High cost of health care, long queues for certain procedures, the advancement in other countries according to their technology and standard of care and also the simple possibility of international travel are all factors that are leading people to medical tourism. Besides the fact that people in the UK need to wait weeks for certain procedures, they need also time for saving significant amount of money, which is the main reason for Americans to go abroad for treatment. Eventually many surgery procedures in foreign destinations cost much less the price than they cost in their home countries. For example, a liver transplant that costs $300,000 in America, costs about $91,000 in Taiwan. The waiting time for a hip transplantation of 26 weeks in Canada seems also to be a veritable reason for looking for some alternatives abroad.

 

The trend seems to escalate within last decade and expansion of EU zone, when a big surge of people were looking for medical treatment in other countries, especially in dental services. Since then a lot of things has changed. The market is getting bigger and bigger. Formerly they have been not so many possibilities, just a few treatment centers and just some destinations to choose from.  Local specialists did not seem to be as much exposed to international patients as today.

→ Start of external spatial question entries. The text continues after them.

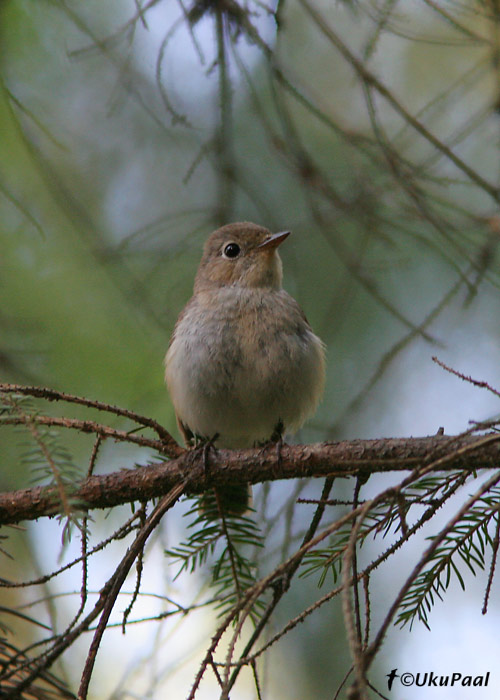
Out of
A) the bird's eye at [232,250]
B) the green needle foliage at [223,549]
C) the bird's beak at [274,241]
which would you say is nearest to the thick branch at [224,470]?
the green needle foliage at [223,549]

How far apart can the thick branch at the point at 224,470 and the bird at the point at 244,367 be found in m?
0.69

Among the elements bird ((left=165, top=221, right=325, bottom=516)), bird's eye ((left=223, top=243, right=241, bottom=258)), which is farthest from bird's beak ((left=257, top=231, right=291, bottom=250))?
bird's eye ((left=223, top=243, right=241, bottom=258))

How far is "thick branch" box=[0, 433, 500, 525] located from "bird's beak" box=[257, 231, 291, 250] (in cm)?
165

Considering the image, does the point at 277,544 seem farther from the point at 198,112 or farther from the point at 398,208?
the point at 198,112

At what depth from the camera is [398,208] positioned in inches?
157

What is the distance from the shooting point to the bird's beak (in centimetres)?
425

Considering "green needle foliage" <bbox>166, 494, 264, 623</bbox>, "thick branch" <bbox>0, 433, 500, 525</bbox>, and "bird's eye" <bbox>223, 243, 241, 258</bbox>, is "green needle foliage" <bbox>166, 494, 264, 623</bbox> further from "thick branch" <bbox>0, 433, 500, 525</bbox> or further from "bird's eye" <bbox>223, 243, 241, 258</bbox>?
"bird's eye" <bbox>223, 243, 241, 258</bbox>

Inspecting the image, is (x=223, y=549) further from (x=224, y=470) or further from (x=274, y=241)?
Answer: (x=274, y=241)

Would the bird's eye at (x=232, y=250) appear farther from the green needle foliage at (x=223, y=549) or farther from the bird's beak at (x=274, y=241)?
the green needle foliage at (x=223, y=549)

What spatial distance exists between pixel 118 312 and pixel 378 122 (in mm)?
2139

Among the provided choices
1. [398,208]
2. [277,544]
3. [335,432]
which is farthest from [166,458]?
[398,208]

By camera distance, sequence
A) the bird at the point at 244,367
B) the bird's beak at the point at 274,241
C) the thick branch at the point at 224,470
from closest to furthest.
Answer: the thick branch at the point at 224,470
the bird at the point at 244,367
the bird's beak at the point at 274,241

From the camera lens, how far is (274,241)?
14.3ft

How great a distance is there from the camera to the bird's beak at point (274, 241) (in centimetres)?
425
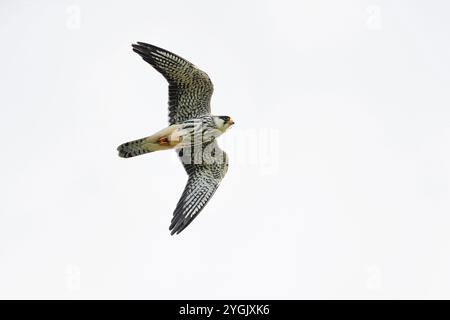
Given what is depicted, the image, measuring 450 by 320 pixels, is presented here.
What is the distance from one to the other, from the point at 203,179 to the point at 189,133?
1064 mm

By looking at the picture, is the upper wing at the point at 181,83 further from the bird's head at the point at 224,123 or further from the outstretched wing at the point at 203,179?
the outstretched wing at the point at 203,179

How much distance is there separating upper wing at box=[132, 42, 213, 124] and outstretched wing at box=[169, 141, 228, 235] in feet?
2.32

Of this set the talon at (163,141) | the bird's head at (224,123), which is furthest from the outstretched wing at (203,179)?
the talon at (163,141)

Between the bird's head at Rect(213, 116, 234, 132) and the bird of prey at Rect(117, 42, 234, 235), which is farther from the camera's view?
the bird's head at Rect(213, 116, 234, 132)

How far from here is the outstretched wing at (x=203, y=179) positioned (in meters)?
13.4

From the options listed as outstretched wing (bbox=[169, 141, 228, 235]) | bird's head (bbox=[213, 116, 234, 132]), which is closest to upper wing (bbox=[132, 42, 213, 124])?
bird's head (bbox=[213, 116, 234, 132])

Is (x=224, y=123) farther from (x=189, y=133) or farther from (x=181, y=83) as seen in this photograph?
(x=181, y=83)

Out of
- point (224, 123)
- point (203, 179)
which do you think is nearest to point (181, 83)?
point (224, 123)

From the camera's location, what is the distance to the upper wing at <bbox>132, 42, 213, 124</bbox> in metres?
13.0

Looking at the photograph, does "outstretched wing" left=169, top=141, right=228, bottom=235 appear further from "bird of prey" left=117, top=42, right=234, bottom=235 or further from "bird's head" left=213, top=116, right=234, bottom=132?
"bird's head" left=213, top=116, right=234, bottom=132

Currently all 28 EU member states have declared themselves as a medical tourism destination, offering multiple choices of treatment. In this effect, in 2011 an EU Directive on cross-border healthcare was passed in and came into force in every country of the European Union in October 2013. The Directive clarifies patients’ rights and entitlements to cross-border healthcare and establishes standard rules for reimbursement of healthcare received in another European Union country. It also supports the patient’s choice and provides high-quality and safe healthcare. Supposedly one of the main achievements of the Directive is the possibility for the patient to make an own decision about their healthcare provider.

 

In this picture you can see several steps of seeking treatment with medical tourism.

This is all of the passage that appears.